Since the processed_file asset only relies on the output of the loaded_file asset, we can materialize both of those assets together to ensure they are working as expected:

def test_assets():
    _assets = [
        lesson_3.state_population_file,
        lesson_3.total_population,
    ]
    result = dg.materialize(_assets)
    assert result.success
> pytest dagster_testing_tests/test_lesson_3.py::test_assets
...
dagster_testing_tests/test_lesson_3.py .                                                          [100%]
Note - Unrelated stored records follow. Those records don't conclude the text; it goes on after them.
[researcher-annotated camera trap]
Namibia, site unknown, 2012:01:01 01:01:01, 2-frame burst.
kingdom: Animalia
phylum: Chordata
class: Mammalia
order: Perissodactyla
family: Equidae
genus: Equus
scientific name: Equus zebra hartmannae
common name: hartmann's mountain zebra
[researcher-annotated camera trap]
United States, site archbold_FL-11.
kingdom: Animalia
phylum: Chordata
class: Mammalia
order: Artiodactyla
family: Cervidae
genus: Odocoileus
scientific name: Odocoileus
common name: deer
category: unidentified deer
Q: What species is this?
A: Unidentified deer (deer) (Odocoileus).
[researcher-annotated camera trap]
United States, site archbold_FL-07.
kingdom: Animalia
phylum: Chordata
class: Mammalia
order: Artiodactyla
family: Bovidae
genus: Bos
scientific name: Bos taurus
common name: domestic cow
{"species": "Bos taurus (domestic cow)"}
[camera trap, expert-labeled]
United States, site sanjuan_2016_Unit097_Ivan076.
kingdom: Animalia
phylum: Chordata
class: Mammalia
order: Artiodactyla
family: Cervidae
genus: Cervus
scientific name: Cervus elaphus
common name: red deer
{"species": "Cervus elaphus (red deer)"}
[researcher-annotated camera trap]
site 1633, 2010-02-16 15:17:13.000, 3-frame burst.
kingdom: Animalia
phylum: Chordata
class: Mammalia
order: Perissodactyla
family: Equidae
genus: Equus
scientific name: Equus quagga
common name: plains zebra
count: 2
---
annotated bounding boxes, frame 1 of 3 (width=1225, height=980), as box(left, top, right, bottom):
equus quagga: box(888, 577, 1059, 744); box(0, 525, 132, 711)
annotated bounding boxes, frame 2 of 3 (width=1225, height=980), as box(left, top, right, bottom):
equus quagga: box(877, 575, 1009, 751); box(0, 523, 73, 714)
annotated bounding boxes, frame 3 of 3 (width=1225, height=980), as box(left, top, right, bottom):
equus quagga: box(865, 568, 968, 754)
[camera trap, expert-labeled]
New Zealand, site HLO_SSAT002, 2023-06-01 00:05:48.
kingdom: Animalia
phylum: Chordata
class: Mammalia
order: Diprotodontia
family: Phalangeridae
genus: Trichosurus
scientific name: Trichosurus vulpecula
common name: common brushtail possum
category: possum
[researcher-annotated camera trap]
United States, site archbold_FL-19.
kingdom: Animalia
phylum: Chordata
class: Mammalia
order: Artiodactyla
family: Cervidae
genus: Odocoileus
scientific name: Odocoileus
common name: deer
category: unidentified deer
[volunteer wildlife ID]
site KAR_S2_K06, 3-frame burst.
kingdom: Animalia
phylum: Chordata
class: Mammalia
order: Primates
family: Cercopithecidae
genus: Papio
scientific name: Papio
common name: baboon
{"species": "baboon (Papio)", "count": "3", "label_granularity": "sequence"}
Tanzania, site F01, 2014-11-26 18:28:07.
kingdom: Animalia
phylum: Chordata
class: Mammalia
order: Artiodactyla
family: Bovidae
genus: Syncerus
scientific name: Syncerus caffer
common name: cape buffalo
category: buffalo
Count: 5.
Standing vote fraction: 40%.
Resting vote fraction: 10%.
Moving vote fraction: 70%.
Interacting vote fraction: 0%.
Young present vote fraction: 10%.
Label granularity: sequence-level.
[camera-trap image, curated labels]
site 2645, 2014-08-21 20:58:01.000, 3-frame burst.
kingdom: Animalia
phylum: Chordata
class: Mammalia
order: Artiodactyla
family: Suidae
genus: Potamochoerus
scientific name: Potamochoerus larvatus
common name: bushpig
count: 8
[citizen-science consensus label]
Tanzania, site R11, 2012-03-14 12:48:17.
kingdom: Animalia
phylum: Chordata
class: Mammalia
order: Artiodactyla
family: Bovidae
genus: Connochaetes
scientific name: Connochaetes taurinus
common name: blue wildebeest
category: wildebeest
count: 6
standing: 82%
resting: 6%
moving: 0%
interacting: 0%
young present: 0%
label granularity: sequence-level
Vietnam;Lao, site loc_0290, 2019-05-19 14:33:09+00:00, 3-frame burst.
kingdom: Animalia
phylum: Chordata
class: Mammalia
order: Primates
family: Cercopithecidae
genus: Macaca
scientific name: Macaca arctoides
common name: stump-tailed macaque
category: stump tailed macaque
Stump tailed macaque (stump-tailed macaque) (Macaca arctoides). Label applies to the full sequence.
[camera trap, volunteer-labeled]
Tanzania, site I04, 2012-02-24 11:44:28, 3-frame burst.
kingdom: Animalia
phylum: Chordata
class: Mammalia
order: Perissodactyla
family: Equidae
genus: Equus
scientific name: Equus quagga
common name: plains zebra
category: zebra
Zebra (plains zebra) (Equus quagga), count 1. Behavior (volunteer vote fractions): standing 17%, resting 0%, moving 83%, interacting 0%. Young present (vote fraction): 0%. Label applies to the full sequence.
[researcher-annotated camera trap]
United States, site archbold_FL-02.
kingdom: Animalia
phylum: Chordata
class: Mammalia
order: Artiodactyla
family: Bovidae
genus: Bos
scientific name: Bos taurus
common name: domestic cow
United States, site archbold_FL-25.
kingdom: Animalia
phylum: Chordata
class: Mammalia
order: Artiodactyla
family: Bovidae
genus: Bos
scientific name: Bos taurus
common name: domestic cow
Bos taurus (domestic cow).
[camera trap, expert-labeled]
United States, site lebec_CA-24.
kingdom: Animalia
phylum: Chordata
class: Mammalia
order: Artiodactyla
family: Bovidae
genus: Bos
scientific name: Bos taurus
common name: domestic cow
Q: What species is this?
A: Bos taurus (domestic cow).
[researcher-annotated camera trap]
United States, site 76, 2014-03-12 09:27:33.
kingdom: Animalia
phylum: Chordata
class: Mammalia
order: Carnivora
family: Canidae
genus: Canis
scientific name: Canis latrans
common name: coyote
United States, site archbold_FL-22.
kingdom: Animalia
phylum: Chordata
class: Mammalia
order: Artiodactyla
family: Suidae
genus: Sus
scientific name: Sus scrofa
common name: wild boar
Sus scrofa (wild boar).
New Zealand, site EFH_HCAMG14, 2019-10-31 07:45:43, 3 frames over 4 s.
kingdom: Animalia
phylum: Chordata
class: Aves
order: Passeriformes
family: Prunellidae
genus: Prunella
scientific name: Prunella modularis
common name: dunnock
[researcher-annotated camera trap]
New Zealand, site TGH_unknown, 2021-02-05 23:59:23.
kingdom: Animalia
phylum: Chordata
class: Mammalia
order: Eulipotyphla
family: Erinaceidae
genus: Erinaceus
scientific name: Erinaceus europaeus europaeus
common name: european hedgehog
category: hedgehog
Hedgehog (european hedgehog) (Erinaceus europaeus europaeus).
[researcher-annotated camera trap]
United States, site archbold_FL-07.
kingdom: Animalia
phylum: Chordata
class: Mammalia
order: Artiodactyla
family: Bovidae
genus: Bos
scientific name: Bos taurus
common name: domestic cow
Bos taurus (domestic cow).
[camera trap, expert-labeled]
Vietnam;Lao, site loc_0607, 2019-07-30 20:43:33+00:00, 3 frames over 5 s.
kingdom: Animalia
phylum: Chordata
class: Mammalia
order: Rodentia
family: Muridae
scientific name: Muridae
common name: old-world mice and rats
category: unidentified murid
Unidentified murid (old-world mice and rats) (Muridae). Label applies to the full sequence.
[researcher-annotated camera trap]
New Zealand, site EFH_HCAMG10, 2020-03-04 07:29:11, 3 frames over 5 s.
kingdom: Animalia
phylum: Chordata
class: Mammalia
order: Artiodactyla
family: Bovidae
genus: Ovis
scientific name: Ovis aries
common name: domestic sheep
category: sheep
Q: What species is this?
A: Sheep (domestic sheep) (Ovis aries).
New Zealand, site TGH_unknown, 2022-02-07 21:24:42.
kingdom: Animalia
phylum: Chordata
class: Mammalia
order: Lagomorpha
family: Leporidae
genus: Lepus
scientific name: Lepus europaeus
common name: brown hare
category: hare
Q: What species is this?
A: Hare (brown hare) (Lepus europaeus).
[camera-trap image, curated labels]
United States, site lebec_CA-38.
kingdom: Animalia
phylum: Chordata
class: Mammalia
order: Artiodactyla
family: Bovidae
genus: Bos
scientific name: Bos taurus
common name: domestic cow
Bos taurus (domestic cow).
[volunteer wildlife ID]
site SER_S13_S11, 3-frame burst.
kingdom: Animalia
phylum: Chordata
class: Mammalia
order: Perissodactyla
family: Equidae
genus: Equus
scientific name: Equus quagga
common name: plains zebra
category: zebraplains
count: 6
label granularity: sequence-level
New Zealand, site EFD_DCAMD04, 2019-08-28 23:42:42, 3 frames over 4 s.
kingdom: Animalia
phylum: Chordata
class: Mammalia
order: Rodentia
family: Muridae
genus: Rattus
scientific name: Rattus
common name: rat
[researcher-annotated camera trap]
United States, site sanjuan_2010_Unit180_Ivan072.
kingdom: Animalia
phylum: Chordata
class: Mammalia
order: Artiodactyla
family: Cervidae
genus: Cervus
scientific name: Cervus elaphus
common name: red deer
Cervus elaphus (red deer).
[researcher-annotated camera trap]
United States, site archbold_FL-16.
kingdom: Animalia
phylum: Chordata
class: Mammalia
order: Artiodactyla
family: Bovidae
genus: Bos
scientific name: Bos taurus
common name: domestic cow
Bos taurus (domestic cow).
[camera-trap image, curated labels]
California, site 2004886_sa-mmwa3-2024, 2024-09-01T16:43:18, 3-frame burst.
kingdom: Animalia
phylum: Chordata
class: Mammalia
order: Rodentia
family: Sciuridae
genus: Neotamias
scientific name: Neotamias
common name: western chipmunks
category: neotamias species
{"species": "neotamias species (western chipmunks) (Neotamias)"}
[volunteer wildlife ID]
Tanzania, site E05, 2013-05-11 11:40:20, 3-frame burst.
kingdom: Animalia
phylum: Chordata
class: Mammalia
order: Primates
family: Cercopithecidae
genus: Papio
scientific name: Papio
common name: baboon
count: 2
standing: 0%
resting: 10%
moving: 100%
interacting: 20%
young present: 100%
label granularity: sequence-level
Confirming that the assets materialize without issue is a great start, but we still want to check the return values of each asset. Luckily materialize() allows us to access the output value with the output_for_node() method for each asset from the materialization:

def test_assets():
    _assets = [
        lesson_3.state_population_file,
        lesson_3.total_population,
    ]
    result = dg.materialize(_assets)
    assert result.success

    state_populations = [
        {
            "City": "New York",
            "Population": "8804190",
        },
        {
            "City": "Buffalo",
            "Population": "278349",
        },
        {
            "City": "Yonkers",
            "Population": "211569",
        },
    ]
    assert result.output_for_node("state_population_file") == state_population
    assert result.output_for_node("total_population") == 9294108

Using output_for_node() we access the individual assets and ensure that their output still matches what we expect.

Logging

Since we are using Dagster to execute the assets, when we run materialize(), the default Dagster event execution will be logged. If you rerun pytest with the -s flag set to view the logs, all of the Dagster logs will be included as well as the test output:

> pytest dagster_testing_tests/test_lesson_3.py::test_assets -s
...
dagster_testing_tests/test_lesson_3.py 2025-02-14 09:30:11 -0600 - dagster - DEBUG - __ephemeral_asset_job__ - 7924f6b8-72c6-4789-b34a-d25b144f7f66 - 62349 - RUN_START - Started execution of run for "__ephemeral_asset_job__".
2025-02-14 09:30:11 -0600 - dagster - DEBUG - __ephemeral_asset_job__ - 7924f6b8-72c6-4789-b34a-d25b144f7f66 - 62349 - ENGINE_EVENT - Executing steps in process (pid: 62349)
2025-02-14 09:30:11 -0600 - dagster - DEBUG - __ephemeral_asset_job__ - 7924f6b8-72c6-4789-b34a-d25b144f7f66 - 62349 - RESOURCE_INIT_STARTED - Starting initialization of resources [io_manager].
...

Including the logging can be useful when debugging a broken test and can help you isolate where you are encountering an error.